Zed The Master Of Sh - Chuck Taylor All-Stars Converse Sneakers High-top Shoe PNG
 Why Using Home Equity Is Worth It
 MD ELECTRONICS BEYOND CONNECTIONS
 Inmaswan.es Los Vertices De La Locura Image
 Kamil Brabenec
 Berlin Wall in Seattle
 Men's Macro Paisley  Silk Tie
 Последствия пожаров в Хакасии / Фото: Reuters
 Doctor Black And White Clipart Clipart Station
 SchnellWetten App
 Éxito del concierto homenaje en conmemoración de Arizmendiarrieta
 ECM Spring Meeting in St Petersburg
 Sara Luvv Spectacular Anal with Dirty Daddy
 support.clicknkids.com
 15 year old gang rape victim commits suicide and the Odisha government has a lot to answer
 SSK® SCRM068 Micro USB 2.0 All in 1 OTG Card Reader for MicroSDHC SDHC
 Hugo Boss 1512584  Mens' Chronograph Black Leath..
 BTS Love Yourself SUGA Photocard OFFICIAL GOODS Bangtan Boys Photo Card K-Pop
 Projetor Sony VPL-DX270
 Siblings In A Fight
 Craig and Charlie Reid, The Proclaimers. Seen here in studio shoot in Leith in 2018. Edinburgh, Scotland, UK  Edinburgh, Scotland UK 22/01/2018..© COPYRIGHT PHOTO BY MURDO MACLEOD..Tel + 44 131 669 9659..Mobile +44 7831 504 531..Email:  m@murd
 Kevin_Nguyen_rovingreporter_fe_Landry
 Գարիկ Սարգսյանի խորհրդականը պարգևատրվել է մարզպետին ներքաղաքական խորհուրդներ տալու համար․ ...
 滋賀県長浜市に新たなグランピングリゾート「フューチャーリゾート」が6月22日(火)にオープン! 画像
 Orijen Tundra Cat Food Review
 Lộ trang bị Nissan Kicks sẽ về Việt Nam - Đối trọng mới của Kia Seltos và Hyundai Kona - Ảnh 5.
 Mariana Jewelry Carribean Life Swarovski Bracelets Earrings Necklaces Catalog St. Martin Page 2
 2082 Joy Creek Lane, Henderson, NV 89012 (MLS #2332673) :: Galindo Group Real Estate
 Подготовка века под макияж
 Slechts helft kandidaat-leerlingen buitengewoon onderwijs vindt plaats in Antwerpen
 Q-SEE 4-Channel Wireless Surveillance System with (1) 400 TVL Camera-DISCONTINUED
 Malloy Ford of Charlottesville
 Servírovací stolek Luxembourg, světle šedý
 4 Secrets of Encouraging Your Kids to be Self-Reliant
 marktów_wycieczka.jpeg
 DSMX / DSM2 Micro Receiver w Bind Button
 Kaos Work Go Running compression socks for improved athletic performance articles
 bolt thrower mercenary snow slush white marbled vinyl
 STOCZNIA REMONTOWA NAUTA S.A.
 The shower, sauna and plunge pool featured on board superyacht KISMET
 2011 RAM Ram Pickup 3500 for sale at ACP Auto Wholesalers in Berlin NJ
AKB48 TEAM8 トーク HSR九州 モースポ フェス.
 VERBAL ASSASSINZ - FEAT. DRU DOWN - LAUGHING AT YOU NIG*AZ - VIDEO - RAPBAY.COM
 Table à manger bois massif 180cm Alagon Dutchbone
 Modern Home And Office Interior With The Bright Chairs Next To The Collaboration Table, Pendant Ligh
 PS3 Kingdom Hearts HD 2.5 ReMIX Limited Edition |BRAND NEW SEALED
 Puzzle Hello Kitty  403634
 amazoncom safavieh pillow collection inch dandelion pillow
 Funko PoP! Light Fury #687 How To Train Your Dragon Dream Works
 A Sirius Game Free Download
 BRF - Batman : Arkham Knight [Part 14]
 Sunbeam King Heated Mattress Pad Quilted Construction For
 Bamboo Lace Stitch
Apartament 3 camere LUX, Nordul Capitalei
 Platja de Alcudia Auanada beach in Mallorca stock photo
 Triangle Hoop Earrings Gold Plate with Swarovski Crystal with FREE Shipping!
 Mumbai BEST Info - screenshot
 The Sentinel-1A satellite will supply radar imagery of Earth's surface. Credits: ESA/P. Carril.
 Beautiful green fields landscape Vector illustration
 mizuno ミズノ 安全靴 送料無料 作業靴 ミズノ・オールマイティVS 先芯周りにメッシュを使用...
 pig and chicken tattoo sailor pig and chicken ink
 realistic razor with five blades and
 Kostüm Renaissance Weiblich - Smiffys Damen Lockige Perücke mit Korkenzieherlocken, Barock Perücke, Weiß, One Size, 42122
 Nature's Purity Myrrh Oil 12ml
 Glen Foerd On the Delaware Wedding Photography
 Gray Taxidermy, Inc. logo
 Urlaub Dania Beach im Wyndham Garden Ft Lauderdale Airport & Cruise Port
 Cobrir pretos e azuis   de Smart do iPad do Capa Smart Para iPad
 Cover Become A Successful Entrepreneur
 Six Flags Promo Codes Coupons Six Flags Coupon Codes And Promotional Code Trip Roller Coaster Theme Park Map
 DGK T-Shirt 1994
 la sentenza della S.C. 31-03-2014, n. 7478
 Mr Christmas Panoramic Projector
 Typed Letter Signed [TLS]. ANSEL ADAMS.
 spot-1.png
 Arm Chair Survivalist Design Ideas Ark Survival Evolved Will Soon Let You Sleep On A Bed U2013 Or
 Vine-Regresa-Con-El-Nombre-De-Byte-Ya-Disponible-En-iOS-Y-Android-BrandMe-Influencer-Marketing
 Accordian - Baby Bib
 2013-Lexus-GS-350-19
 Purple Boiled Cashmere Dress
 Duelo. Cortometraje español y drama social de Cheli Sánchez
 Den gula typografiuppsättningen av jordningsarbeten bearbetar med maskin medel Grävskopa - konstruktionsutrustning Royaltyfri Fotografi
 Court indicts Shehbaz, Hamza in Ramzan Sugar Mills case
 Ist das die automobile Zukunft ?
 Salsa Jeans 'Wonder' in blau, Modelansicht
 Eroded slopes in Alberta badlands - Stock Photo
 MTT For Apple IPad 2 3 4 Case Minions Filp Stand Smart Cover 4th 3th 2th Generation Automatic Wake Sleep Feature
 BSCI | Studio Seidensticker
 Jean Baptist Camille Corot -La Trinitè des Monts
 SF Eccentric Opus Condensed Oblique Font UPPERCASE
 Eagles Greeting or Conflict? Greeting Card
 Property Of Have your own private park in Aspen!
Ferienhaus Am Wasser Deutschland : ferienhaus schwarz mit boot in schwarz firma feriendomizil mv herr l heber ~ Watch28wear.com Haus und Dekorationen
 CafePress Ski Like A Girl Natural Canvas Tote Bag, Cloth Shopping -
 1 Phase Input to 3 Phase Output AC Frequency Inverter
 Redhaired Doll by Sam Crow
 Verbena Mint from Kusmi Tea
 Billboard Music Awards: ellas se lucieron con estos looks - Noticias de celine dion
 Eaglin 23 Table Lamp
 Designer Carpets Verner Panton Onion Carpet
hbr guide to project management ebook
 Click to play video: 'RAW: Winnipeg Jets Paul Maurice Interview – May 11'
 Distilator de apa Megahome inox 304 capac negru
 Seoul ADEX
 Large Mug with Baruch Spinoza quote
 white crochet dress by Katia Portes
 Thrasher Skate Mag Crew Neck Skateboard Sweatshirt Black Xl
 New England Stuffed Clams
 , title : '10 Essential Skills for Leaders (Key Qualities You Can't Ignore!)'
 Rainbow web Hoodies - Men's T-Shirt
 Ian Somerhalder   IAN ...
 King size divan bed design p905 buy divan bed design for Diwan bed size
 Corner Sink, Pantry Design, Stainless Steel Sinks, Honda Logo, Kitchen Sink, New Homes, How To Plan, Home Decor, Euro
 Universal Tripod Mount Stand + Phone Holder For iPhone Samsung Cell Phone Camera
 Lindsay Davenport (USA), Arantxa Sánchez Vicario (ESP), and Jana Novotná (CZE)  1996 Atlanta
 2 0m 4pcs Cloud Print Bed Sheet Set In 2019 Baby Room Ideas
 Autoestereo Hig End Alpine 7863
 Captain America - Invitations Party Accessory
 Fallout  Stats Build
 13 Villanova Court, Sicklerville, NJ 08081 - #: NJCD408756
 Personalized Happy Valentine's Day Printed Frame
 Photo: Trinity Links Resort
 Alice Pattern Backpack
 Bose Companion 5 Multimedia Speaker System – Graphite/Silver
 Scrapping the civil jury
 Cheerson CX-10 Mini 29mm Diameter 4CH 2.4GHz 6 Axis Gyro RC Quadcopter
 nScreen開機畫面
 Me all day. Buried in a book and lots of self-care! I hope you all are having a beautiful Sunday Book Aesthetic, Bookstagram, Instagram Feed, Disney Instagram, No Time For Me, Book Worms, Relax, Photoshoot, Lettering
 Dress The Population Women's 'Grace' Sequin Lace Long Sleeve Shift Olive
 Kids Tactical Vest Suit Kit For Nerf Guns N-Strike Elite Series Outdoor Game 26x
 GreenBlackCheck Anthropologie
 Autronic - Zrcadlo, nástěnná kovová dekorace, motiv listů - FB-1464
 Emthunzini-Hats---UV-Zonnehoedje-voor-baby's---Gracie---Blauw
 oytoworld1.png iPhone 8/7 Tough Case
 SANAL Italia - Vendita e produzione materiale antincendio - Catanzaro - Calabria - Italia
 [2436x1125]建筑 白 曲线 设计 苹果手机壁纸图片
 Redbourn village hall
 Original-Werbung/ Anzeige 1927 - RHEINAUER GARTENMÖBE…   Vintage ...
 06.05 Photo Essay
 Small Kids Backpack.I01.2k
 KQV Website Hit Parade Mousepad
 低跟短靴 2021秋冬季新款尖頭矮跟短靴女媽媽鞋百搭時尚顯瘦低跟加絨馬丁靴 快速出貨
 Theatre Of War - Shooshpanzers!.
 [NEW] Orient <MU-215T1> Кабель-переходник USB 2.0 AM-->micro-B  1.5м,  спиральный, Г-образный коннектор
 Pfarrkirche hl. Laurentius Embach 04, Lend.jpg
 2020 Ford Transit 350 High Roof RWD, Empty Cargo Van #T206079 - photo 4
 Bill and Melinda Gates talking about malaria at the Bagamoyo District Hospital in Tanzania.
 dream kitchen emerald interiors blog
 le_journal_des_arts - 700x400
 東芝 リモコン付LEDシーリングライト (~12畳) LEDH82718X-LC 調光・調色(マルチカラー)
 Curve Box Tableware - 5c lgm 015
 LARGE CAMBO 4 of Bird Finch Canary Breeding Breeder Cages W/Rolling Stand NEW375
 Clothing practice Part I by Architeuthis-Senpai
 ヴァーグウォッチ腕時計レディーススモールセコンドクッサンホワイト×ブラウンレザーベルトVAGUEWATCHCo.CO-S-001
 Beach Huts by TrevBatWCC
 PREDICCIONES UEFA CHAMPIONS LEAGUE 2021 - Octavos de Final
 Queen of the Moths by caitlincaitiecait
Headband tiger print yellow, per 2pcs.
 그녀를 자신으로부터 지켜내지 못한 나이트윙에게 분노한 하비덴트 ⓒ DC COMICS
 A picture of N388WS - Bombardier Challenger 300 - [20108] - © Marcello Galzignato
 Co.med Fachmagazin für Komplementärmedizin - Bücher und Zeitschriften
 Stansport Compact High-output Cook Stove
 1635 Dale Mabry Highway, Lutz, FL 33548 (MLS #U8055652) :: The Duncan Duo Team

## [BRIEF]
Look through the material and find each line that includes "System", then copy it.

## [REPLY TO THE TASK]
 Q-SEE 4-Channel Wireless Surveillance System with (1) 400 TVL Camera-DISCONTINUED
 Bose Companion 5 Multimedia Speaker System – Graphite/Silver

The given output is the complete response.